Cuaderno 9

Lo que escribí después de olvidarme de que las cosas de mi hermana son de mi hermana.

Mi hermana, al parecer, tampoco tuvo la culpa, pero no le sirvió de nada.

A la mañana siguiente, como aún era agosto y hacía sol, bajé al río, a nadar, a luchar con algunos cocodrilos venenosos, explorar el Alto Amazonas y otras aventuras.

No vi a Pedro, pregunté por él y me dijeron que estaba enfermo. Fui a verlo. Le llevé unos tebeos y mi juego de imanes.

Pedro, el día anterior, en el huerto de Benjamín, había comido más manzanas que nadie. Por la noche le dio un dolor de barriga, y fiebre.

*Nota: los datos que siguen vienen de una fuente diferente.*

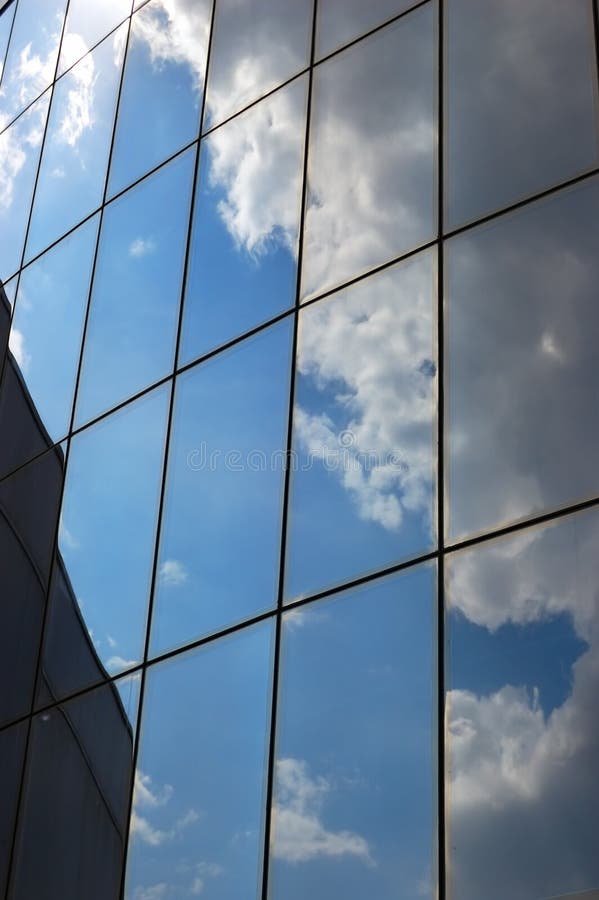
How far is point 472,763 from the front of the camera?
12.0 metres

Olegario tuvo que llamar a don José, el médico, que vino, escuchó las tripas de Pedro y dijo:

—Agua de limón, un día en ayunas y dos a dieta blanda.

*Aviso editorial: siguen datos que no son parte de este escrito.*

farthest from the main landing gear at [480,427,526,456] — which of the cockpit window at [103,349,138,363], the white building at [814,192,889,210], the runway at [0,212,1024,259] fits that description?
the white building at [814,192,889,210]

Olegario era pobre y su casa pequeña.

La cama de Pedro estaba en el desván, debajo de las vigas del tejado.

Me gustaba estar allí porque había un bombo viejo, un baúl viejo, un farol viejo, un tinajón de aceitunas, guindillas puestas a secar y ristras de ajos, montones de cosas, y el suelo, de tablones crujientes, siempre recién fregado.

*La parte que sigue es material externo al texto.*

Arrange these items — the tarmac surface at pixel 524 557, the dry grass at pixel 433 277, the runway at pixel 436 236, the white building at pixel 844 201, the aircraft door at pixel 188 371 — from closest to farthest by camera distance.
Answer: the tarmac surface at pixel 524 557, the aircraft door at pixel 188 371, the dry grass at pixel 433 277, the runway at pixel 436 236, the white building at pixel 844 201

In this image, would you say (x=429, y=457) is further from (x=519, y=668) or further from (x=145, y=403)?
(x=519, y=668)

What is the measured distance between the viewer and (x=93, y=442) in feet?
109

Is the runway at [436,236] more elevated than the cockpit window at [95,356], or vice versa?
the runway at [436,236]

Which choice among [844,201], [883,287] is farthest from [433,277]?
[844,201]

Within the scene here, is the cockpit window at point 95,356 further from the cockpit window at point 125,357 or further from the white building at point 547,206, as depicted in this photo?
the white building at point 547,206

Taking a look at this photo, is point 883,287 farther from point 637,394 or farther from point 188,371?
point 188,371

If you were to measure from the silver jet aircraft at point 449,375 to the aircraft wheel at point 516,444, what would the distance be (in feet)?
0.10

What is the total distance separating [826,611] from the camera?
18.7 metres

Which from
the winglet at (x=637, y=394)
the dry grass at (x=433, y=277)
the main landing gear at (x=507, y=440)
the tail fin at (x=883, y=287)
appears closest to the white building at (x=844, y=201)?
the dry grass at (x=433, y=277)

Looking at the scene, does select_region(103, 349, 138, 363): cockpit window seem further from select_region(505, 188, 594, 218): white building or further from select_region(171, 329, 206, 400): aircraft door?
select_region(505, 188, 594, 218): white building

Pedro, cuando me vio entrar, dijo:

—Déjame en paz.

Yo debía ser amable. Él estaba de mal humor, pero era el enfermo.

—¿Cómo te sientes? —pregunté.

Al principio fue aburrido a pesar del bombo, de otras cosas y de todas las polillas que salieron del baúl cuando lo abrí para ver lo que había dentro.

Dentro del baúl había un traje de novia, un sombrero negro, dos zapatos de charol y mucho polvo.

Me puse el sombrero y era tan grande que toda la cabeza se me quedó dentro.

—Apuesto a que es de tu padre —dije.

—El tuyo también es cabezón —dijo Pedro.

Era cierto y nos reímos.

Luego Pedro se cansó de estar en la cama y salimos al tejado.

Pedro sabía ir de un tejado a otro, desde su casa a la casa de Evaristo que era la última de la calle.

Pedro metió la cabeza en una chimenea y empezó a aullar.

—Seguro que se asustan —dije.

—No, no se asustan —dijo Pedro—; ahora sale la señora Eugenia y nos tira algo.

—¿Qué?

—Cualquier cosa, pero a dar.

Salió la señora Eugenia y nos tiró un ladrillo.

También dijo que éramos unos mal criados.

Fuimos a escondernos detrás de la chimenea del señor boticario, que es ancha y de piedra.

Desde allí vimos la plaza, la iglesia, al señor cura y a dos abuelos, los tres jugando al tejo.

También vimos cómo el Sol se escondía detrás de las colinas, entre los manzanos.

Y una estrella fugaz.

Esto, más o menos, fue lo que escribí aquel verano. El maestro lo vio en septiembre y dijo:

—No está mal. Ahora pondremos las haches en su sitio y leerás en voz alta para que todos sepan que escribiste una crónica.

Y bajando la voz, a que sólo yo pudiera oír, añadió:

—No leas lo de Federica o se darán cuenta de que estás enamorado.